O recém-lançado livro do Felipe Nunes, Brasil no Espelho, trata, entre outros temas, da confiança entre os brasileiros. Com base em ampla pesquisa, que confirma outra divulgada há cinco anos pelo World Values Survey, conclui que somos um País de desconfiados. Não confiamos uns nos outros. Apenas 6% dos brasileiros concordam que podem confiar na maioria das pessoas. Na Noruega, 72% confiam.
“Mas por que a falta de confiança é tão importante? A confiança interpessoal está associada à maior capacidade institucional, maior crescimento econômico e menor desigualdade. Pessoas que sentem mais confiança nas demais tendem a confiar mais nas instituições de seu país, como na política, na justiça e nas forças de segurança. Pessoas com mais confiança também se mostram mais dispostas a investir, firmar contratos e se arriscar em novos negócios, que são comportamentos associados ao crescimento financeiro e econômico. A confiança também faz com que as pessoas se disponham a conhecer e interagir com pessoas de outros grupos, o que ajuda a estabelecer laços de coesão na sociedade.
Décadas de estudos mostram que o nível de confiança interpessoal e o associativismo de uma sociedade estão correlacionados com maiores níveis de capacidade institucional, a qualidade da democracia e o crescimento econômico.”
Cabe às elites dirigentes do País reverterem essa verdadeira tragédia nacional, por meio principalmente do exemplo. Comportamentos éticos impecáveis, coerência com princípios de honestidade, decoro, conduta ilibada e a construção de uma muralha entre o interesse público e o privado.
No mundo corporativo, as empresas de capital aberto estão sujeitas a códigos de ética, cujo principal objetivo é assegurar que seus dirigentes separam os interesses da companhia dos seus interesses privados. Também estão sujeitas a leis anticorrupção, regulamentos, auditorias externas e canais de denúncia independentes, entre outras medidas de controle.

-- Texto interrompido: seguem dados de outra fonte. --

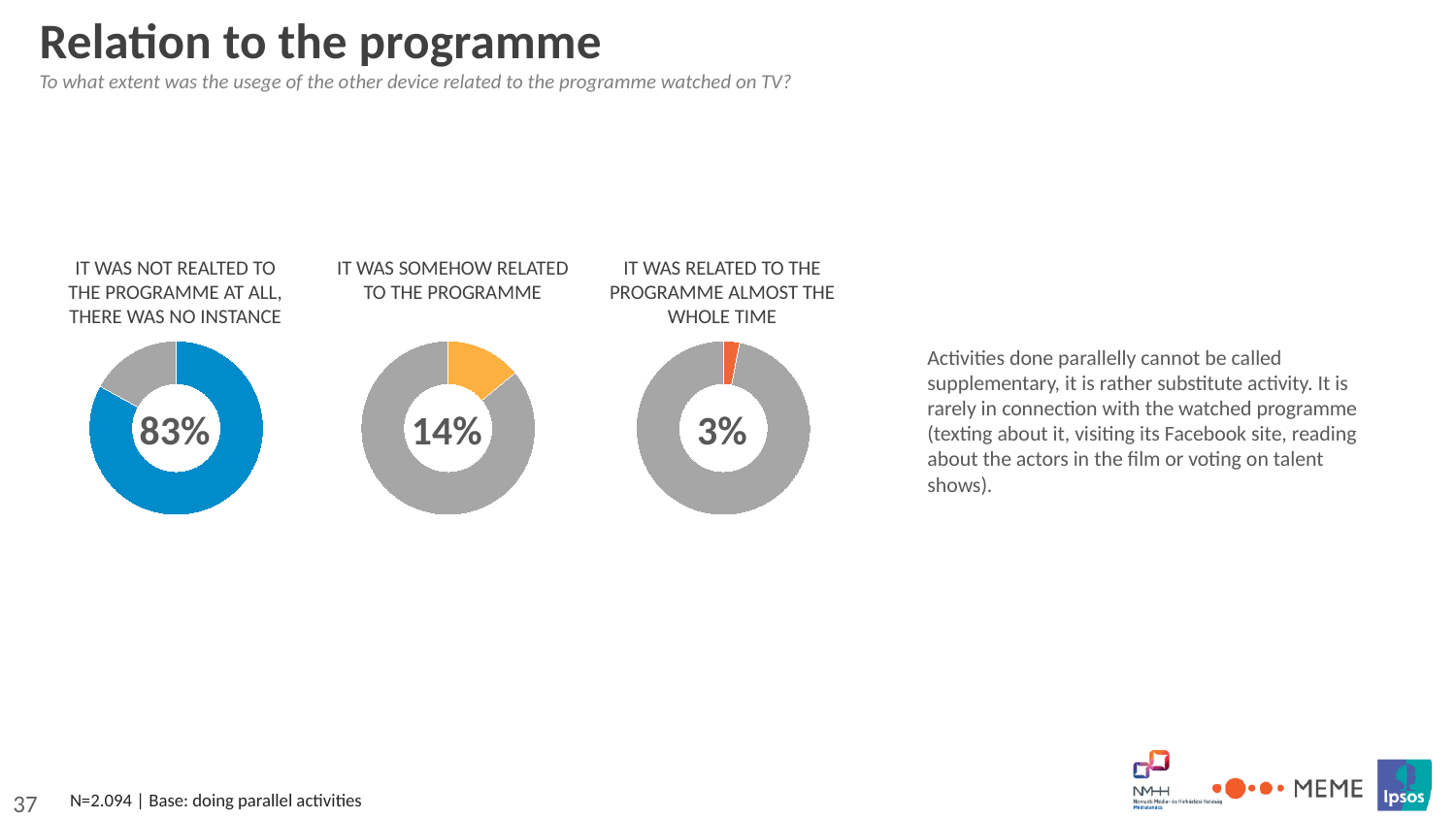
What colour is the highlighted segment in the donut chart showing 14%? Orange/yellow Which of the three donut charts shows the lowest percentage? It was related to the programme almost the whole time What percentage is shown in the donut chart labelled 'It was somehow related to the programme'? 14% What type of chart is used to display the three percentages on the slide? Donut chart Which of the three donut charts shows the highest percentage? It was not related to the programme at all, there was no instance Which is larger: the percentage for 'somehow related to the programme' or for 'related to the programme almost the whole time'? It was somehow related to the programme What percentage is shown in the donut chart labelled 'It was related to the programme almost the whole time'? 3% What is the difference in percentage points between the 'not related at all' chart and the 'somehow related' chart? 69 What is the difference in percentage points between the 'somehow related' chart and the 'related almost the whole time' chart? 11 How many donut charts are shown on the slide? 3 What colour is the highlighted segment in the donut chart showing 83%? Blue What percentage is shown in the donut chart labelled 'It was not related to the programme at all, there was no instance'? 83%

Contrastando com esses princípios, as mais altas instituições do País dão-se liberdades inadmissíveis em esferas menos destacadas da sociedade e são exemplos negativos de comportamento.
No Congresso Nacional, deputados e senadores estão envolvidos com a utilização de dinheiros públicos, por meio das emendas orçamentárias, de forma pouco transparente e com fortes sinais de má destinação e de corrupção. No momento há vários parlamentares sendo investigados.

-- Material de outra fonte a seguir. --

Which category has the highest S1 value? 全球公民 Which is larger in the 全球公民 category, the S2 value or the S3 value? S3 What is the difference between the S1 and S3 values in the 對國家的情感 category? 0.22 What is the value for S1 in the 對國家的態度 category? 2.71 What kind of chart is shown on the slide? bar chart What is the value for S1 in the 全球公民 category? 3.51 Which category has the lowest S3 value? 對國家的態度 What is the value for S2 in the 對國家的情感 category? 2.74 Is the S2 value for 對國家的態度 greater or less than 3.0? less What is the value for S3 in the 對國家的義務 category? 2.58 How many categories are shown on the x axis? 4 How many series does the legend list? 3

Beneficiam-se com verbas bilionárias para os seus partidos e para financiar eleições. Tentam passar leis que os blindem da responsabilização por maus feitos.
No Judiciário, o que já não ia bem piorou muito.

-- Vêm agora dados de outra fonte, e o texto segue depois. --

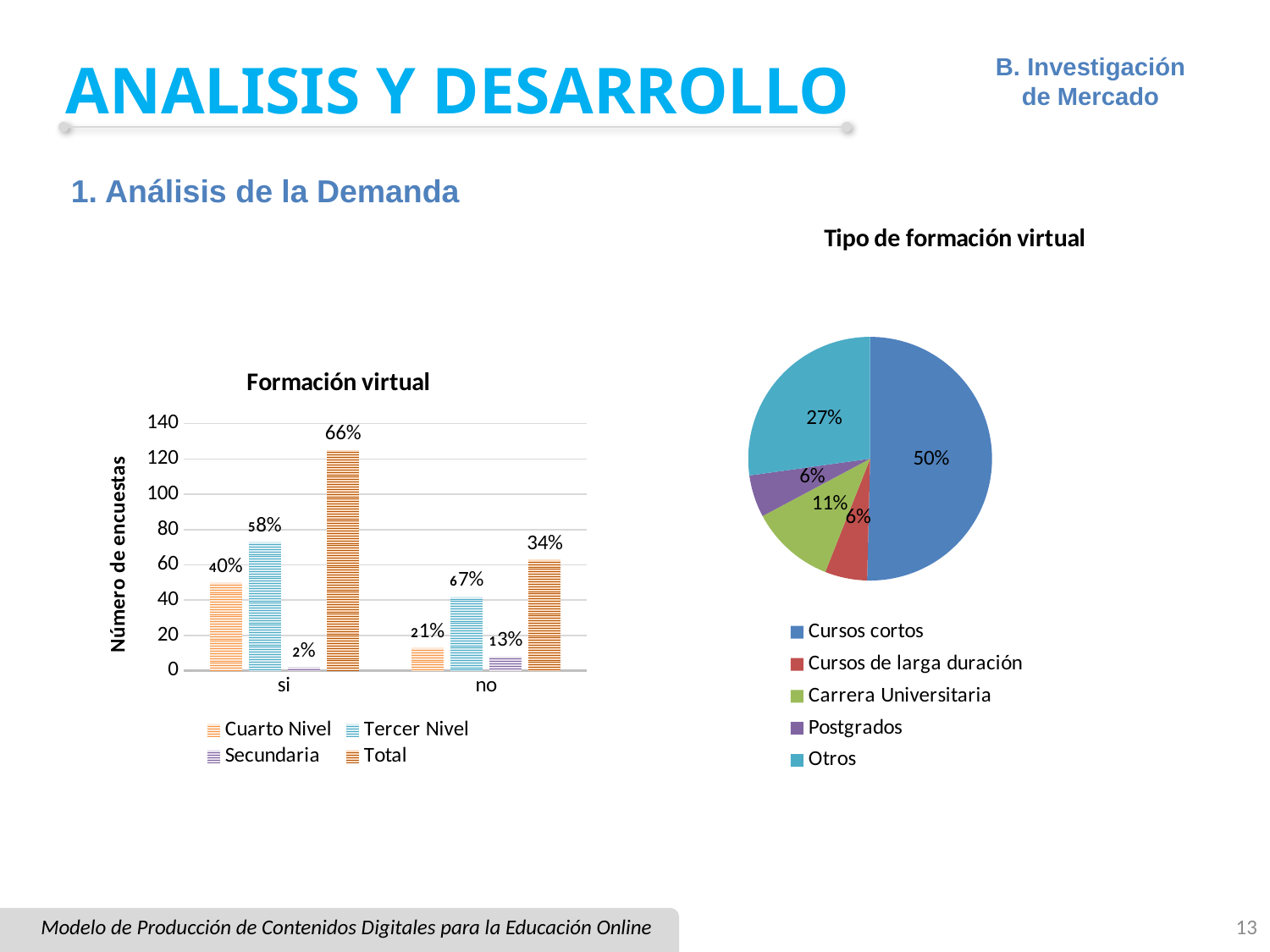
In the 'Formación virtual' bar chart, what data label is shown on the Total bar for 'si'? 66% In the 'Formación virtual' bar chart, which bar is taller: Tercer Nivel for 'si' or Tercer Nivel for 'no'? Tercer Nivel for 'si' In the 'Formación virtual' bar chart, is the Total bar for 'si' greater or less than 120 on the y axis? greater In the 'Formación virtual' bar chart, what data label is shown on the Tercer Nivel bar for 'no'? 67% In the 'Formación virtual' bar chart, what is the y-axis title? Número de encuestas In the 'Tipo de formación virtual' pie chart, which category has the largest slice? Cursos cortos In the 'Formación virtual' bar chart, is the Cuarto Nivel bar for 'no' greater or less than 20 on the y axis? less What kind of chart is 'Tipo de formación virtual'? Pie chart In the 'Tipo de formación virtual' pie chart, what share does Otros have? 27% In the 'Tipo de formación virtual' pie chart, what share does Cursos cortos have? 50% In the 'Formación virtual' bar chart, what data label is shown on the Secundaria bar for 'si'? 2% In the 'Formación virtual' bar chart, how many series does the legend list? 4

O caso do banco Master é emblemático, preocupante e recomenda que a sociedade expresse, com veemência, que não admite os comportamentos que estão sendo revelados.
É necessário dar um basta, traçar uma linha da qual não se possa passar.
A ação individual de ministros do STF, em nome de interesses obscuros ou claramente familiares, arrasta com eles a própria Instituição.
A ousadia de um ministro do TCU, intervindo em assunto da competência exclusiva do Banco Central, também arrasta com ele o próprio Tribunal e torna possível a interpretação de que se trata de ação coordenada com o ministro do Supremo.
Em ambos os casos, as ações surpreendem pelo ineditismo, pela discutível competência para tratar do caso, pela surpreendente pressa das iniciativas e pelo tratamento dado ao Banco Central, nivelando o agente fiscalizador ao fiscalizado.
A liquidação do Master surpreende exatamente ninguém. Depois de tentar uma venda obscura ao Banco Regional de Brasília, seu controlador, Daniel Vorcaro, foi preso, acusado de fraude bilionária. Seu banco é objeto de investigação em vários estados, por fraudar fundos de pensão de funcionários públicos.
Note-se que as relações do banco são sempre com entidades públicas. Os privados há muito haviam se afastado do banco e do seu controlador, que mantém relações muito próximas com políticos, tribunais, advogados parentes de ministros e outras autoridades.
Caso típico do patrimonialismo brasileiro.
Os desdobramentos do caso apontam para riscos imensos. A reversão da liquidação do banco por meios “legais”, o enfraquecimento da autoridade do Banco Central, o risco sistêmico daí decorrente, a desmoralização do STF e do TCU e o aumento da desconfiança dos brasileiros nas suas instituições, com todas as consequências nefastas daí decorrentes.